November is the month many people start transitioning into the Holiday season. We get increasingly busy planning family get togethers, our gift list has started and our general consumption is slowly increasing. Though this is a busy and joyous time for many, this is also the time where some are in need of basic necessities that many of us take for granted. I saw this first hand at the first real estate brokerage I was with, where not only do many agents get sucked into the numbers game and sales culture, but envy and competition are actually emphasized and encouraged. Sales numbers and agent earnings are the primary focal point. Of course around the holiday's a few agents may rally around Toys for Tots or some other quality non-profit but it feels like a pretty token, once-a-year gesture when the rest of the time is inward focused on me, me, me and how much more money can I make then the other agents in my office or how I rank in my market....

When I starting my own brokerage, I made a promise to myself and the community to keep giving back & community involvement central in our day-to-day activities of helping clients. This value has brought us community partnerships, volunteer opportunities and a deeper knowledge of issues and topics that happen right in our community that many are not fully aware of.

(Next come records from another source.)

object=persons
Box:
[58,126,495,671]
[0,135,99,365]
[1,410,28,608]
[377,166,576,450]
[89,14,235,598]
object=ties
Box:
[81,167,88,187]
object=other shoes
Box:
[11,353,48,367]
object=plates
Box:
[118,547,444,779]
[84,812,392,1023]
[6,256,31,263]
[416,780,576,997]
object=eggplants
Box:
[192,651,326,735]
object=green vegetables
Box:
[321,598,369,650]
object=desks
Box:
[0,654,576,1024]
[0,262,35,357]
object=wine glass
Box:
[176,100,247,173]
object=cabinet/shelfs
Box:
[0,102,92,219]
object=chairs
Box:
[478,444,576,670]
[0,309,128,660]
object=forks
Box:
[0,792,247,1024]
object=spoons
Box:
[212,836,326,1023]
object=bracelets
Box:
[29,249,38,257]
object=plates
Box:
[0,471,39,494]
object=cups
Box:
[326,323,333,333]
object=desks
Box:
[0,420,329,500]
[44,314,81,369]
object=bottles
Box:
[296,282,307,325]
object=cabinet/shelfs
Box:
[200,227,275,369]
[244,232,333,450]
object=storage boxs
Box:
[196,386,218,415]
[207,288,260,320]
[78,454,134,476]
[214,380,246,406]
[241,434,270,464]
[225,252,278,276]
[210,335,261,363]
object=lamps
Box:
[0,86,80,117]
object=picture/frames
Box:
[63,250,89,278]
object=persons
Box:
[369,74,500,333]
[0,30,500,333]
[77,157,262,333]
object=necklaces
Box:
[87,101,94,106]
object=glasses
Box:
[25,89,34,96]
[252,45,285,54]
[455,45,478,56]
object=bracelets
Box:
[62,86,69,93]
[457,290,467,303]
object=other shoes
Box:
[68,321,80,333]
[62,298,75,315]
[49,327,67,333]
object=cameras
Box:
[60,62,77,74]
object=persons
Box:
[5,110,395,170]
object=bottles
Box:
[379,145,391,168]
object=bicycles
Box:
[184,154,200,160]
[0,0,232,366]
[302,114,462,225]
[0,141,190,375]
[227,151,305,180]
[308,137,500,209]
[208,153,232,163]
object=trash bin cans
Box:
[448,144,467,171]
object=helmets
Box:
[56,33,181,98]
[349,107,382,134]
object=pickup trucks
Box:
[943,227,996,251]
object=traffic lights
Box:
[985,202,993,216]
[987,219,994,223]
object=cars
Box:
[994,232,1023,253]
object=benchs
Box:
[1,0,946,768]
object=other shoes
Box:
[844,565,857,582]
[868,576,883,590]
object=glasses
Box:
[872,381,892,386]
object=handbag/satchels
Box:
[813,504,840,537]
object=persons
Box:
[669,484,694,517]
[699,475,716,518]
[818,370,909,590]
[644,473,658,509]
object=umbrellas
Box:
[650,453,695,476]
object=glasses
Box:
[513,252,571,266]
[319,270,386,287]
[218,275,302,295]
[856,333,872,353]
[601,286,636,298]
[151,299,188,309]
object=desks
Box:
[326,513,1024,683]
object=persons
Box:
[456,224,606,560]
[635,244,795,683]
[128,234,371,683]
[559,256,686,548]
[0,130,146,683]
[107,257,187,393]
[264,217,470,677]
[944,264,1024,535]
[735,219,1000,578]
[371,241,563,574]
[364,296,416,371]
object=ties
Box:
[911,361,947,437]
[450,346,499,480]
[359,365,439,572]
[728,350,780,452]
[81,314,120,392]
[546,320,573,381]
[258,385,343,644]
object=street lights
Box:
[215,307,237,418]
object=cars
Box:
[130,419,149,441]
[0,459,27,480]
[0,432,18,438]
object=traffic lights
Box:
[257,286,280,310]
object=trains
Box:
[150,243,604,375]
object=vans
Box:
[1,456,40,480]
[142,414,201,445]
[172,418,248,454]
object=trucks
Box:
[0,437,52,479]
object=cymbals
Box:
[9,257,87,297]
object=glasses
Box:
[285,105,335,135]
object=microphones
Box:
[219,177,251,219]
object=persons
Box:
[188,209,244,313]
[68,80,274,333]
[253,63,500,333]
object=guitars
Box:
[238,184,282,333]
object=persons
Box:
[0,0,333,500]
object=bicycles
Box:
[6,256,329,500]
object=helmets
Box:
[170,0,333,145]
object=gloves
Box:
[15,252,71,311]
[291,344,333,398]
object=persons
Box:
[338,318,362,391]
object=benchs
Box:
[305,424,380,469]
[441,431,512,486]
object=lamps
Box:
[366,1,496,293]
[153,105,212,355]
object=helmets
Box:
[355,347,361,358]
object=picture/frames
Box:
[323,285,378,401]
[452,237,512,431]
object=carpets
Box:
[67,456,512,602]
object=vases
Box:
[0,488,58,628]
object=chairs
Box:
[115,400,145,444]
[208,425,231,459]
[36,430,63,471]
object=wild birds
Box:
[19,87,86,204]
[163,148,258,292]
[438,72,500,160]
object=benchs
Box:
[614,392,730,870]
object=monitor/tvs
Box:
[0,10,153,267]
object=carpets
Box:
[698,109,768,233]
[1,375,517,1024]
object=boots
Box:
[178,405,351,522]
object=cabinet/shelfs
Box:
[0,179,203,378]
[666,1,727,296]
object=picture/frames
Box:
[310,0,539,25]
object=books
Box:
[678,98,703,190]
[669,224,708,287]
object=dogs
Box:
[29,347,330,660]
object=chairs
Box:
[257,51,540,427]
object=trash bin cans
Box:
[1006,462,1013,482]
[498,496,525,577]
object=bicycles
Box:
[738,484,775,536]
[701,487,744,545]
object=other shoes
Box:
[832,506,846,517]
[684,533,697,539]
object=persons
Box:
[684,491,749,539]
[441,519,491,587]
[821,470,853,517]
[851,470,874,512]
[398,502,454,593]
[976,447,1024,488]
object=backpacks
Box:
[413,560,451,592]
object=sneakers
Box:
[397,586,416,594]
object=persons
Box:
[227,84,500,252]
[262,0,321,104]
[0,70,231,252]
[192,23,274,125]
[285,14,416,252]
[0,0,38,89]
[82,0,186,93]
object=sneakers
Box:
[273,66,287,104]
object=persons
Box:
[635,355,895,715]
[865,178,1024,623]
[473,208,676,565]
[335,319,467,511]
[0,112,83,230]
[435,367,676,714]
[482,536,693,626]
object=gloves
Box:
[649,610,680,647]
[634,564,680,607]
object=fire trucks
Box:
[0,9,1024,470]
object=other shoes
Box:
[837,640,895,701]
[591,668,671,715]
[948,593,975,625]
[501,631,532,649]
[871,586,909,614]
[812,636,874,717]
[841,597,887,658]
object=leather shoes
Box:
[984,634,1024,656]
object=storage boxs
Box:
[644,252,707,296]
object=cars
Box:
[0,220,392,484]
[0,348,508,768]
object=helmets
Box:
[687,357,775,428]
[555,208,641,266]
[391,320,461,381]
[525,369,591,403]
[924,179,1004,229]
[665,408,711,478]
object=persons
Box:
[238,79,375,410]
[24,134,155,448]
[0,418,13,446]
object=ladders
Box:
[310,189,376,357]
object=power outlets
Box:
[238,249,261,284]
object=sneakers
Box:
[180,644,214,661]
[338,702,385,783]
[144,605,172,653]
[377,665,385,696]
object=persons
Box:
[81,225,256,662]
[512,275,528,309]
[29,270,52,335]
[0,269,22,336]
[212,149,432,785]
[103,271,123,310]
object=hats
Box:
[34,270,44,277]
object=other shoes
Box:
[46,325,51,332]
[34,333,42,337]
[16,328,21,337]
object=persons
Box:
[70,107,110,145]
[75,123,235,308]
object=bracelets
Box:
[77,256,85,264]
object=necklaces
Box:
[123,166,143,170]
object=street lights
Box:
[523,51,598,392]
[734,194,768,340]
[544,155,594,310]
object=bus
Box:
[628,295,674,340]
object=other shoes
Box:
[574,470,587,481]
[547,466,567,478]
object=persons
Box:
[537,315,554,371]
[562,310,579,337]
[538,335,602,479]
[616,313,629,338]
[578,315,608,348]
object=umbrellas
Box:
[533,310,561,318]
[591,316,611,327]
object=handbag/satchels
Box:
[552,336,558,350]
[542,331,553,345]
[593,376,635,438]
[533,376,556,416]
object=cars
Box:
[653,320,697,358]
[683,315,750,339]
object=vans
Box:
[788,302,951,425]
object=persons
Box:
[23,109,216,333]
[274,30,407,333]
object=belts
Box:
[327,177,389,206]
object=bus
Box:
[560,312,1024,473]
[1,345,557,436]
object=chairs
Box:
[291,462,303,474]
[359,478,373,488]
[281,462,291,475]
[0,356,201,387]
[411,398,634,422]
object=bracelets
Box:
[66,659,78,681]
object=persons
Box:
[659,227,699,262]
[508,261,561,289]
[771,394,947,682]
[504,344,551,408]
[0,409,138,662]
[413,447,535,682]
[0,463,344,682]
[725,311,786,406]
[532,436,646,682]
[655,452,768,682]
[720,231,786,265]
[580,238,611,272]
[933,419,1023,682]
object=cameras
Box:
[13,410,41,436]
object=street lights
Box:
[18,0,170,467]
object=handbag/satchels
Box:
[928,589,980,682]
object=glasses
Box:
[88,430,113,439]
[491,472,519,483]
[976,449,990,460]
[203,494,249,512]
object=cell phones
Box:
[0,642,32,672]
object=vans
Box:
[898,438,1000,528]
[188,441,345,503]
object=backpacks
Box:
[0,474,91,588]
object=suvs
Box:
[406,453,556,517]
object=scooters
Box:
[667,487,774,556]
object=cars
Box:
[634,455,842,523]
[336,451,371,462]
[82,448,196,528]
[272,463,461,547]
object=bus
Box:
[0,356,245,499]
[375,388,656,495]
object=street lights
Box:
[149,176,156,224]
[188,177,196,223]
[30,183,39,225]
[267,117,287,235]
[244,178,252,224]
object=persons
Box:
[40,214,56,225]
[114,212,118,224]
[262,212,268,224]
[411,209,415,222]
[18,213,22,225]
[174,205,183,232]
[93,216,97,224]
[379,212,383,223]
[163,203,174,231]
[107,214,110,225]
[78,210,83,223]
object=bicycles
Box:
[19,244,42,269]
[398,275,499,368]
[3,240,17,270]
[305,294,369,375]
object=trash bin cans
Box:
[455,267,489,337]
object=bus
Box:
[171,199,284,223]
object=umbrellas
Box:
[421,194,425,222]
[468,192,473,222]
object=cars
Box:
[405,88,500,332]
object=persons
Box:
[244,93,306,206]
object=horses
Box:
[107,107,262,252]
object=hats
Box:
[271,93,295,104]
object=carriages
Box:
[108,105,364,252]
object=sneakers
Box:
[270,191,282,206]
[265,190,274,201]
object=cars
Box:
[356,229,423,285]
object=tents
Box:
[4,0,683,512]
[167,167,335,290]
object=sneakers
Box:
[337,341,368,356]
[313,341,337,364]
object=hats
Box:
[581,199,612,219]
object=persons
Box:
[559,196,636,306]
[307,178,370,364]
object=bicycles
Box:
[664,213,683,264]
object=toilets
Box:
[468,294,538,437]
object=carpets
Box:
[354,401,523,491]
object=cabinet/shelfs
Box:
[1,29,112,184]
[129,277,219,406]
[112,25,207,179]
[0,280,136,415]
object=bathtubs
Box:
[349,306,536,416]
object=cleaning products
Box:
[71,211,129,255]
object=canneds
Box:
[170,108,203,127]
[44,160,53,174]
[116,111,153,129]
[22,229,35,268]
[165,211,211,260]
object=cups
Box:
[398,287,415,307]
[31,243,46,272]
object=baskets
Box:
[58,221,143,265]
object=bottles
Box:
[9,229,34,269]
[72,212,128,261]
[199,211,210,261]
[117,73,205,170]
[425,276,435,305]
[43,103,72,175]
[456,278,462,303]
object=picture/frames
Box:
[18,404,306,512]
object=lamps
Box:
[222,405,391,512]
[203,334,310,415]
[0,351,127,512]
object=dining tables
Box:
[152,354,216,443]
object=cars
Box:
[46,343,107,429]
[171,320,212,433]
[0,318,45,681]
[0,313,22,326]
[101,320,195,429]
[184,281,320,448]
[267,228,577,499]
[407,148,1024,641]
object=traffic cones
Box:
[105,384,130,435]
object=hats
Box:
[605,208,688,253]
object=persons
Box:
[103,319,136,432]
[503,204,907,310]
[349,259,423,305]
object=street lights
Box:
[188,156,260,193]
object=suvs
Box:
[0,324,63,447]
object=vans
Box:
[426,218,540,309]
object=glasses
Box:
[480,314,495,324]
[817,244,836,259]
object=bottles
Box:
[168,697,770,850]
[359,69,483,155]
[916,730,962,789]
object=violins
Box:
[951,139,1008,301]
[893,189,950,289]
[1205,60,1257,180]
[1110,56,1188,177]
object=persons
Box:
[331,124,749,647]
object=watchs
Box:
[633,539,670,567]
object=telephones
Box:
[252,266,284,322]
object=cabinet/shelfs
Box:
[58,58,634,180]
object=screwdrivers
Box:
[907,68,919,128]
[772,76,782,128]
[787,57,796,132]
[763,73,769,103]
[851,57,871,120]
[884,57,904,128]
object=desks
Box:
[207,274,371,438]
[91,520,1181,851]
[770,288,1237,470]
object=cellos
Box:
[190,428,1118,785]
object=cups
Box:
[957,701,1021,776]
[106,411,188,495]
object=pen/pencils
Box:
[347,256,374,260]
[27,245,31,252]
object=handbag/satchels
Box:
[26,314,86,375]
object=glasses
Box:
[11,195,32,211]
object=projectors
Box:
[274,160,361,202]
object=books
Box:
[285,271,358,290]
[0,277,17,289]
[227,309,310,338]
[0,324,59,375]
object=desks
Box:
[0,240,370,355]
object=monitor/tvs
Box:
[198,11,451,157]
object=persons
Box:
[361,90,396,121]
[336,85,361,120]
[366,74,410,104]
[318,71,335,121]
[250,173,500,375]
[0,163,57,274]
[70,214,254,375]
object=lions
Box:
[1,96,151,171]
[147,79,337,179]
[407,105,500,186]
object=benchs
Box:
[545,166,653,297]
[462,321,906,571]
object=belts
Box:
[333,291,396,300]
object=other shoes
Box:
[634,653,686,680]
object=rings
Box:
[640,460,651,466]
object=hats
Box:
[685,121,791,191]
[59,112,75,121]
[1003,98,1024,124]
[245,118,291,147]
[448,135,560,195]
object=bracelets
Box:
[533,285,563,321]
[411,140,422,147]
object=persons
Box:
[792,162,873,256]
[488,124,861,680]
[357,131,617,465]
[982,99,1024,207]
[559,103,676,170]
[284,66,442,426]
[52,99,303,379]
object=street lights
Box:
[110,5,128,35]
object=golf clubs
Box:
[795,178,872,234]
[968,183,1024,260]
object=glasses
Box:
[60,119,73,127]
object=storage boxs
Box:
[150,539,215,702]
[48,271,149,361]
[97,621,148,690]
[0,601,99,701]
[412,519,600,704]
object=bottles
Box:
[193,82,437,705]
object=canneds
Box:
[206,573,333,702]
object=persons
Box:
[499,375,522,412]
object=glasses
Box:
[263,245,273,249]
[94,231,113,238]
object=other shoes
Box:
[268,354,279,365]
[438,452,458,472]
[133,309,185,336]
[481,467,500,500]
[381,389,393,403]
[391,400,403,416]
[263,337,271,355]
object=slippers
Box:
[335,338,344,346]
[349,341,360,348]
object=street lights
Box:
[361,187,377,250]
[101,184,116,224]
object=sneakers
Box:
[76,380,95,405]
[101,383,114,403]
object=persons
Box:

My agents and I hold a Quarterly Sea-Town Volunteer day that bring us the opportunity of gaining knowledge of our community and the issue impacting it, as well as an opportunity to make a difference. Our most recent volunteer day was with West Side Baby, who we have cultivated a partnership with and have collaborated together for previous volunteer events. WestSide Baby is a nonprofit organization that collects previously owned items for children and babies and distributes them free of charge to King County families in need. Their main mission is to keep children “Safe, Warm and Dry”. All of our volunteers from agents, friends and family came together and sorted out and organized children’s clothing while becoming more aware on how many families in the King County area are struggling to meet their basic needs.